Stored items
________________________

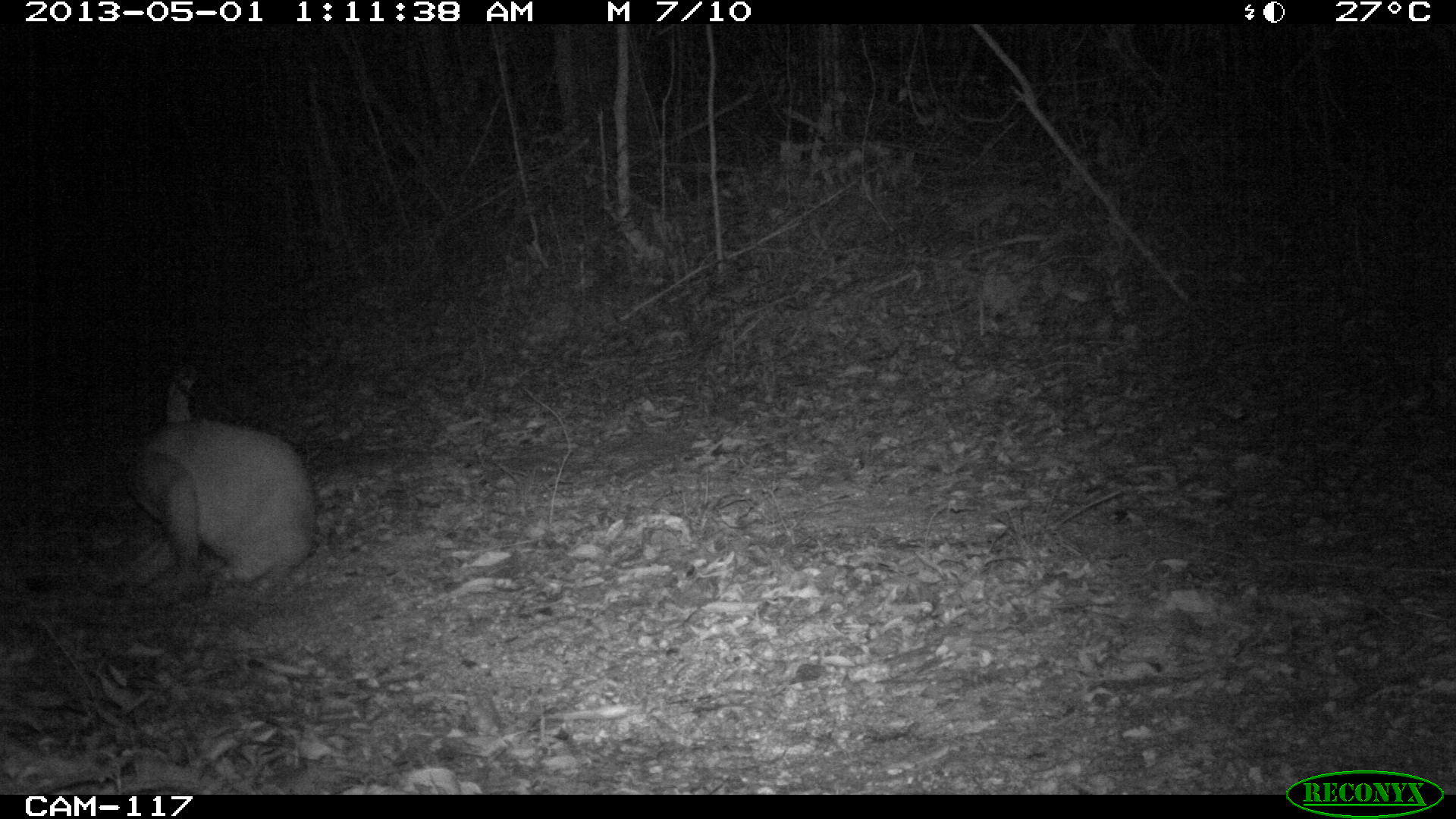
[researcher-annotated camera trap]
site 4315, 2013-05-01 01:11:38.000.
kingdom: Animalia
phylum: Chordata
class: Mammalia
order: Carnivora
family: Felidae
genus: Puma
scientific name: Puma concolor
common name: mountain lion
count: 1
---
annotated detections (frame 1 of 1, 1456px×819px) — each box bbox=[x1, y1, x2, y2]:
puma concolor: bbox=[114, 362, 322, 603]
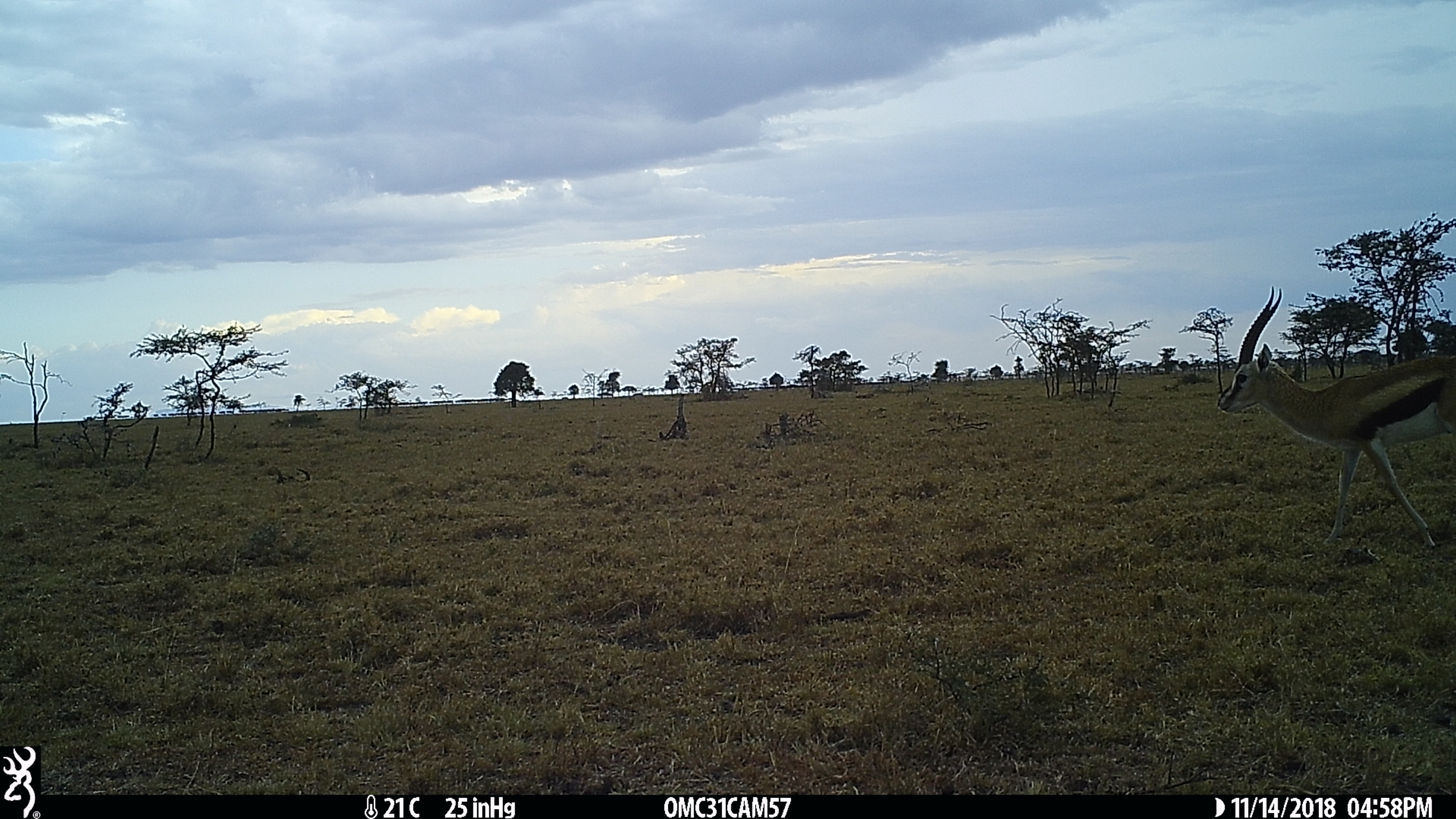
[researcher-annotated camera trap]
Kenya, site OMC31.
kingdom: Animalia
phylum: Chordata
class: Mammalia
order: Artiodactyla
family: Bovidae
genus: Eudorcas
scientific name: Eudorcas thomsonii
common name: thomon's gazelle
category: gazelle thomsons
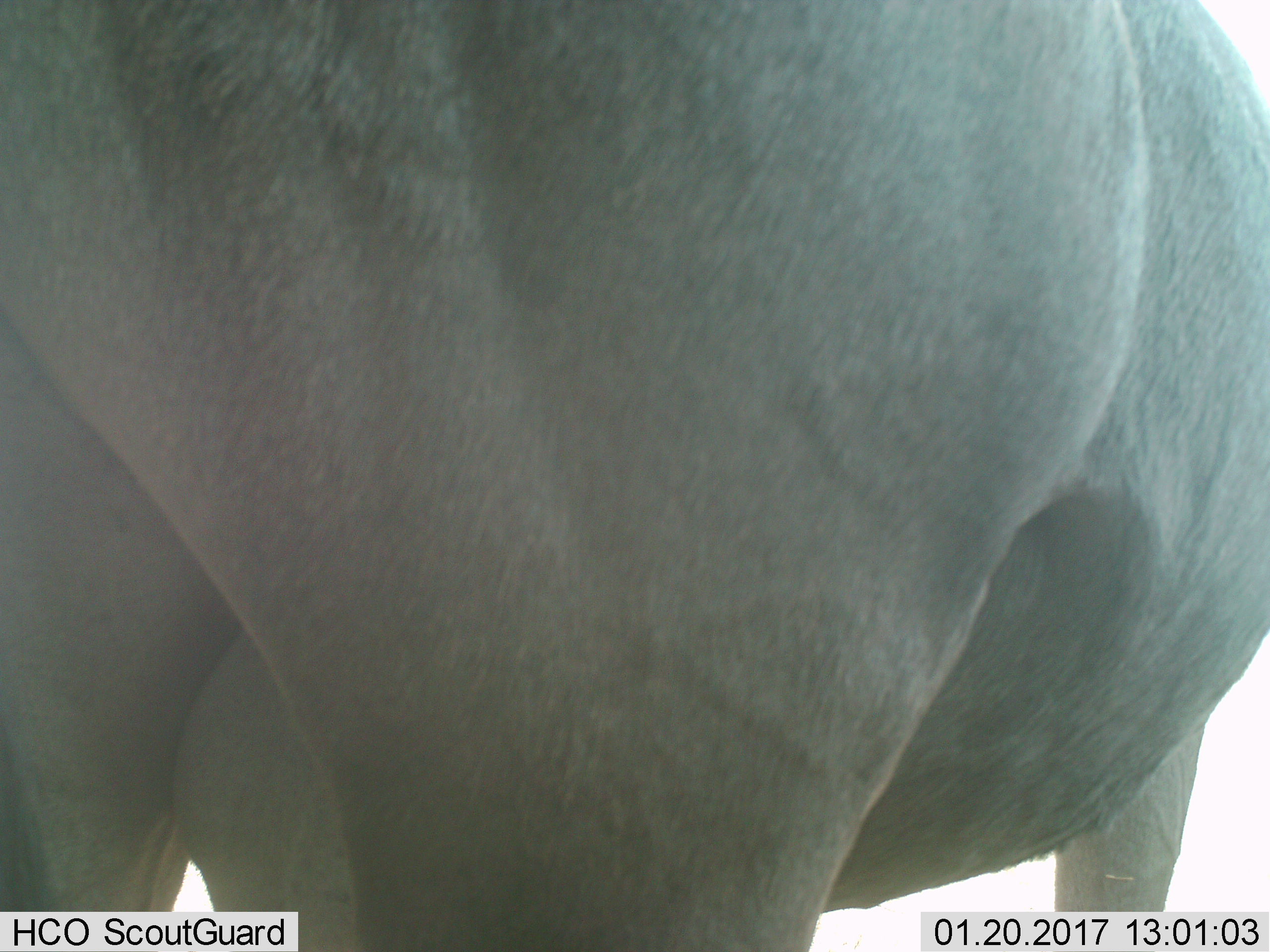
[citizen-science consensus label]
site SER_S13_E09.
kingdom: Animalia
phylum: Chordata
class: Mammalia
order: Artiodactyla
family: Bovidae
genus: Connochaetes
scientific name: Connochaetes taurinus taurinus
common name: blue wildebeest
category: wildebeestblue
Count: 1.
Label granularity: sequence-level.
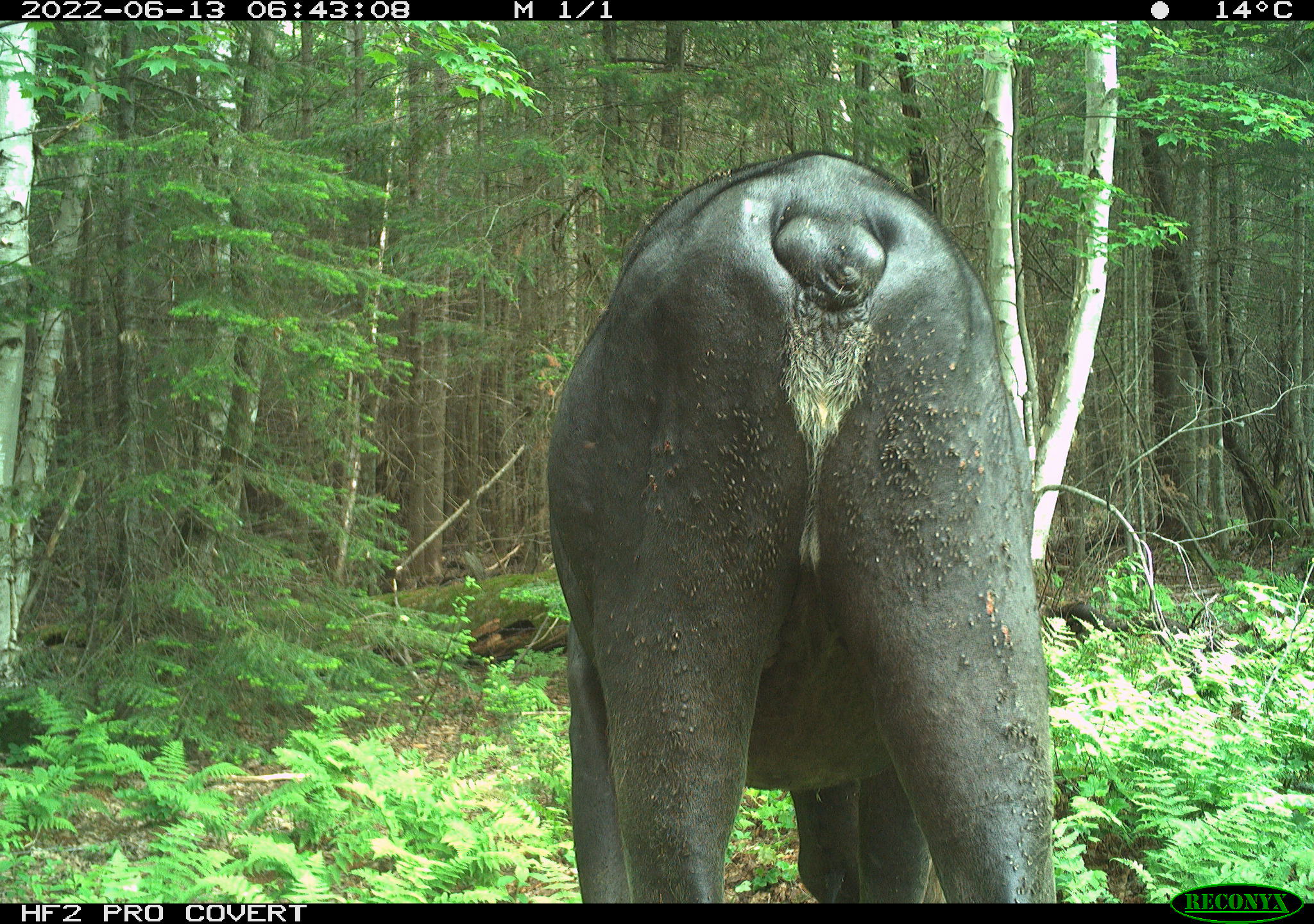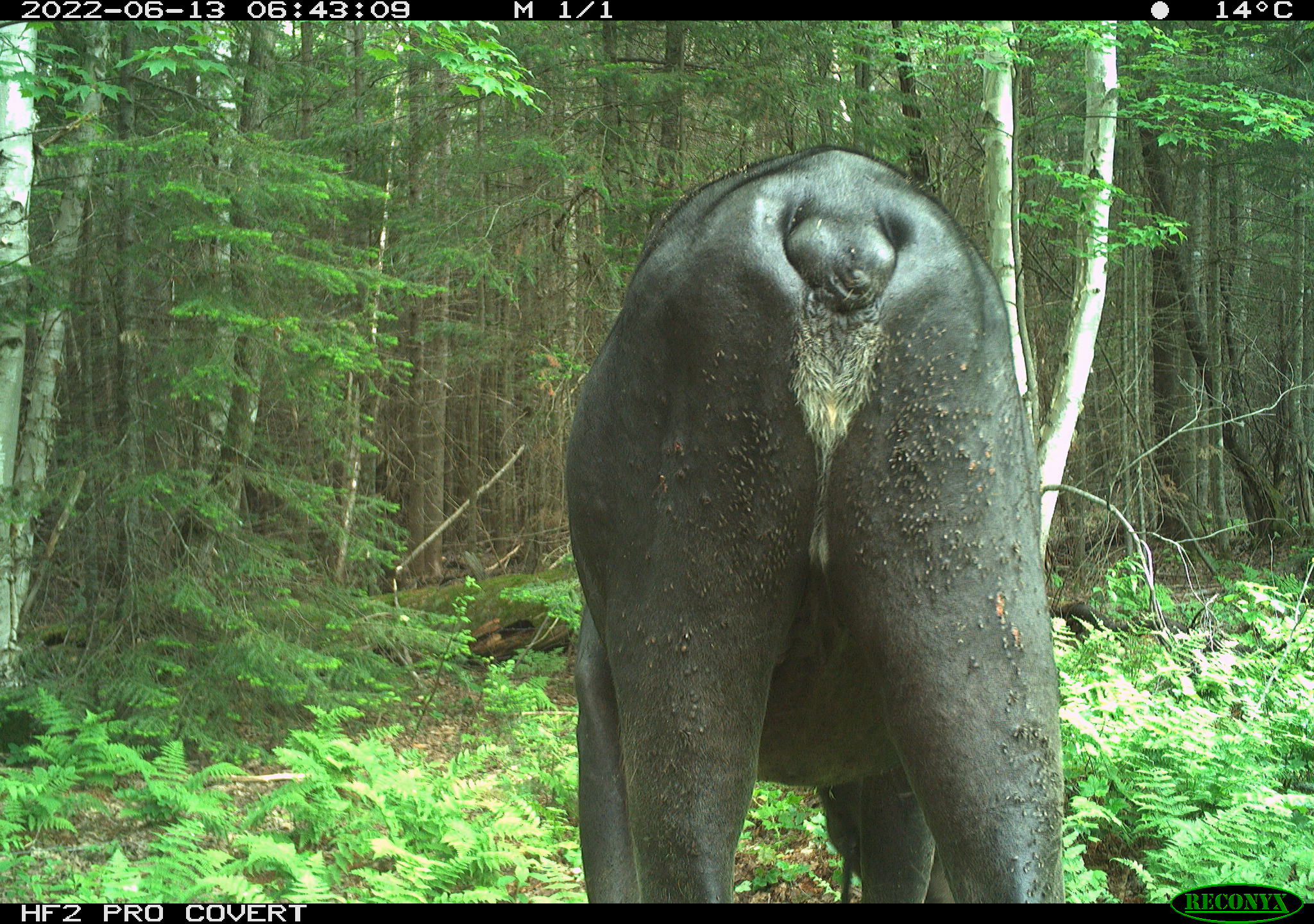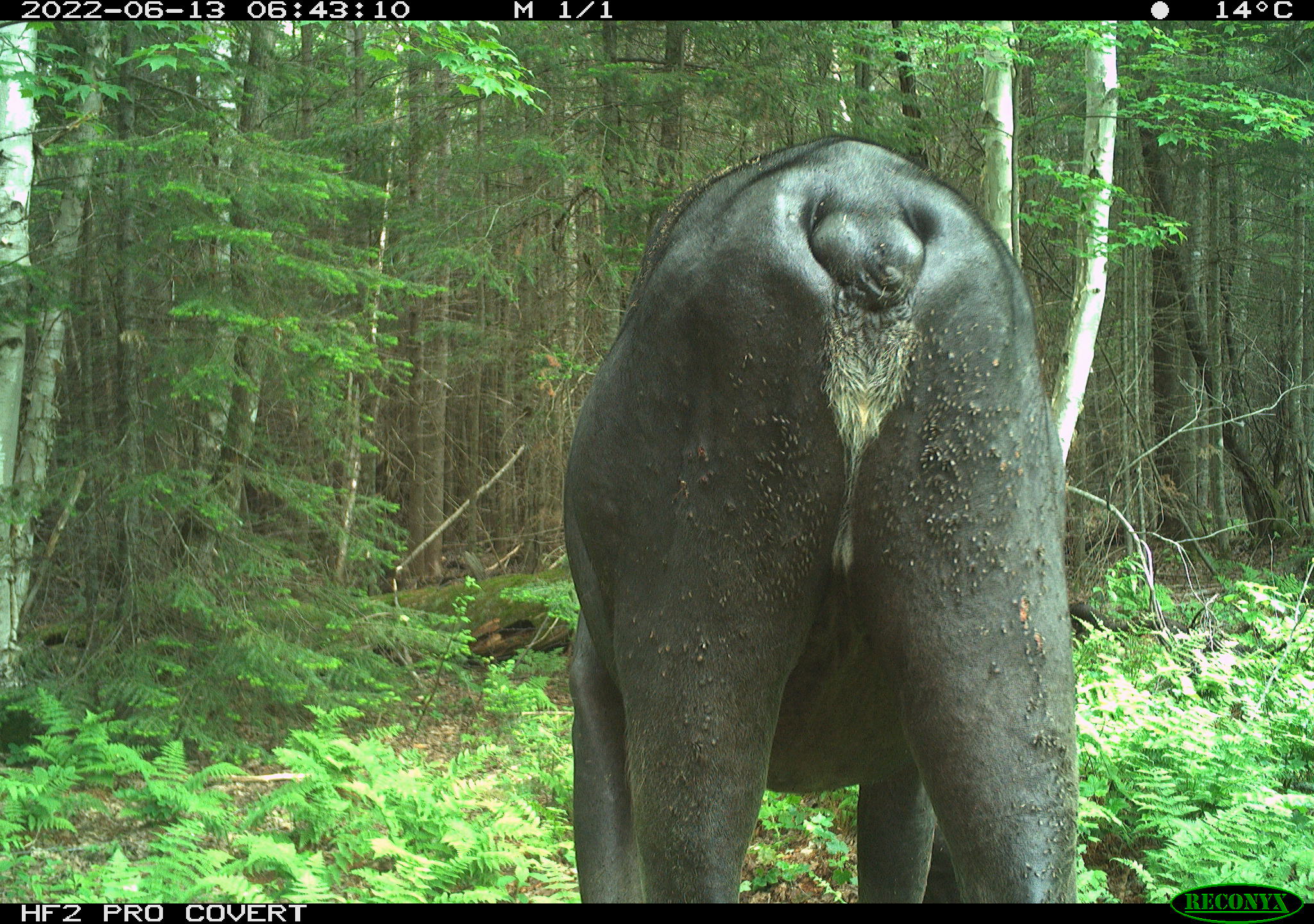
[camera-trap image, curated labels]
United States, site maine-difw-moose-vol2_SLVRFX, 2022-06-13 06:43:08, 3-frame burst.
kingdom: Animalia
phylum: Chordata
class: Mammalia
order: Artiodactyla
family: Cervidae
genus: Alces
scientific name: Alces alces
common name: moose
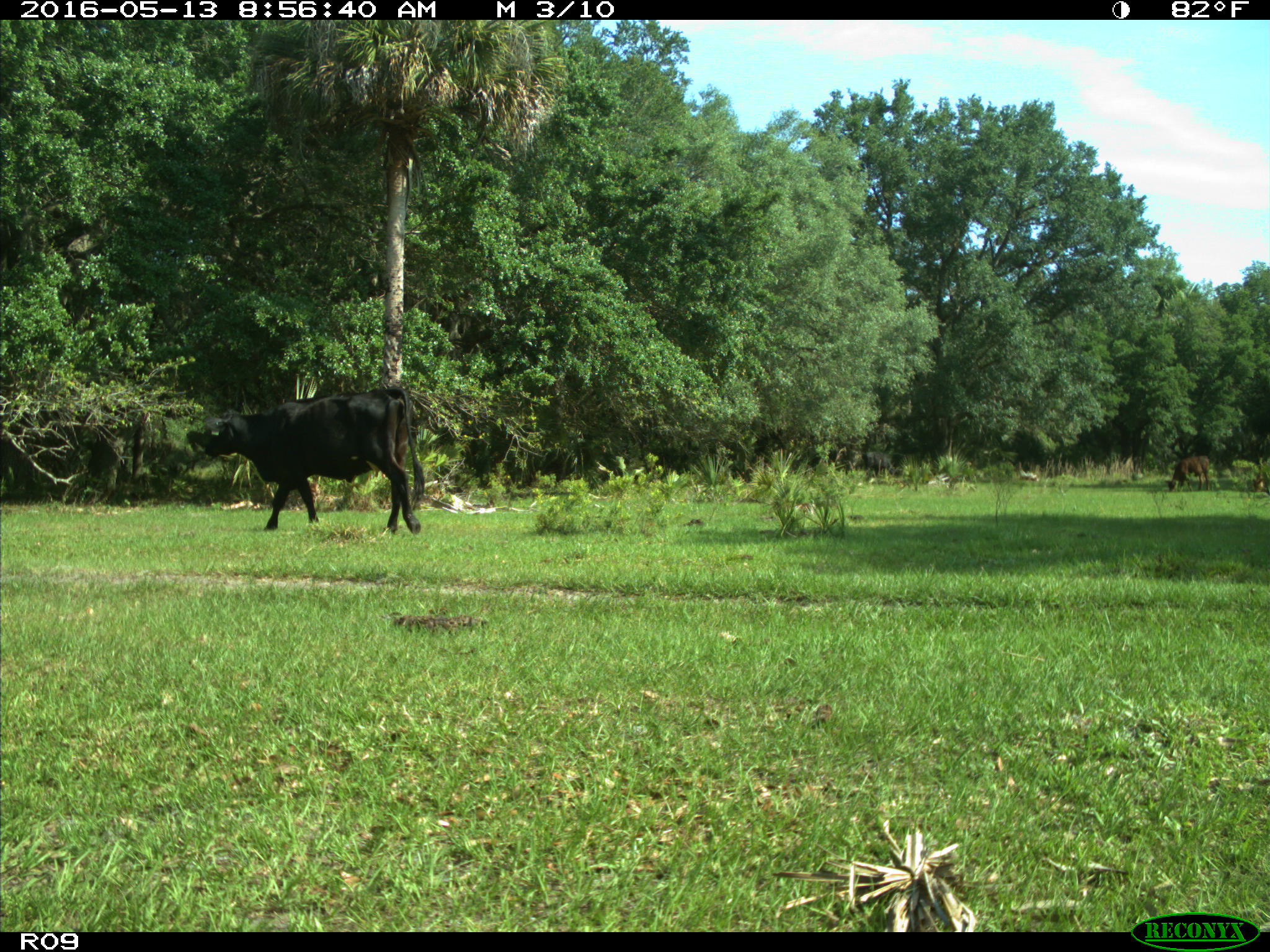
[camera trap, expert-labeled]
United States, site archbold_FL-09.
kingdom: Animalia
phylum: Chordata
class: Mammalia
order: Artiodactyla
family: Bovidae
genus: Bos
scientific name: Bos taurus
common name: domestic cow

________________________

Any picture among the entries must be skipped; copy all else exactly.

▸ RESULT OF THE TASK
[researcher-annotated camera trap]
site 4315, 2013-05-01 01:11:38.000.
kingdom: Animalia
phylum: Chordata
class: Mammalia
order: Carnivora
family: Felidae
genus: Puma
scientific name: Puma concolor
common name: mountain lion
count: 1
---
annotated detections (frame 1 of 1, 1456px×819px) — each box bbox=[x1, y1, x2, y2]:
puma concolor: bbox=[114, 362, 322, 603]
[researcher-annotated camera trap]
Kenya, site OMC31.
kingdom: Animalia
phylum: Chordata
class: Mammalia
order: Artiodactyla
family: Bovidae
genus: Eudorcas
scientific name: Eudorcas thomsonii
common name: thomon's gazelle
category: gazelle thomsons
[citizen-science consensus label]
site SER_S13_E09.
kingdom: Animalia
phylum: Chordata
class: Mammalia
order: Artiodactyla
family: Bovidae
genus: Connochaetes
scientific name: Connochaetes taurinus taurinus
common name: blue wildebeest
category: wildebeestblue
Count: 1.
Label granularity: sequence-level.
[camera-trap image, curated labels]
United States, site maine-difw-moose-vol2_SLVRFX, 2022-06-13 06:43:08, 3-frame burst.
kingdom: Animalia
phylum: Chordata
class: Mammalia
order: Artiodactyla
family: Cervidae
genus: Alces
scientific name: Alces alces
common name: moose
[camera trap, expert-labeled]
United States, site archbold_FL-09.
kingdom: Animalia
phylum: Chordata
class: Mammalia
order: Artiodactyla
family: Bovidae
genus: Bos
scientific name: Bos taurus
common name: domestic cow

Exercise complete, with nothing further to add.